The hybridization scheme for Xe in \(\mathrm{XeF}_{2}\) is (a) \(s p\) (b) \(s p^{3} ;\) (c) \(s p^{3} d ;\) (d) \(s p^{3} d^{2}\)

Short Answer

Expert verified
The hybridization scheme for \(Xe\) in \(\mathrm{XeF}_{2}\) is \(sp^{3}d\).

Step by step solution

01

Determine number of Valence Electrons

Determine how many valence electrons \(Xe\) has. Xenon (Xe) is a noble gas and is in the 18th group of the periodic table.
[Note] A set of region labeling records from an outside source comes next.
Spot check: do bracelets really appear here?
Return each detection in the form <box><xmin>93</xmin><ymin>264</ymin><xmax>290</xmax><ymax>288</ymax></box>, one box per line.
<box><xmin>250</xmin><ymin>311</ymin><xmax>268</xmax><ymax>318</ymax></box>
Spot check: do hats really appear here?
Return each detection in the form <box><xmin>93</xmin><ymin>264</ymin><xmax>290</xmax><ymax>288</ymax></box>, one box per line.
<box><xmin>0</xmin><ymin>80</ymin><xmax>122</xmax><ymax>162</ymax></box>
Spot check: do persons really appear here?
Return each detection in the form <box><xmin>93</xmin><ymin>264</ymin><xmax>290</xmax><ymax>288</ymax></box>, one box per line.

Therefore it has 8 valence electrons.
02

Determine number of Bonding and Non-Bonding Electrons

Next, draw the Lewis structure for \(XeF_{2}\) to determine the number of bonding and non-bonding electrons (also known as lone pairs). \(XeF_{2}\) is linear with 2 bonding pairs of electrons shared with the Fluorines and 3 lone pairs of electrons.
03

Calculate Hybridization Scheme

Add up the number of bonding pairs and lone pairs. In this case, we get a total of 2+3=5. The hybridization scheme must provide enough orbitals to accommodate all of these electron pairs. The number 5 indicates the involvement of five orbitals (one s, three p and one d) in hybridization. Hence the hybridization scheme for \(Xe\) in \(XeF_{2}\) is \(sp^{3}d\).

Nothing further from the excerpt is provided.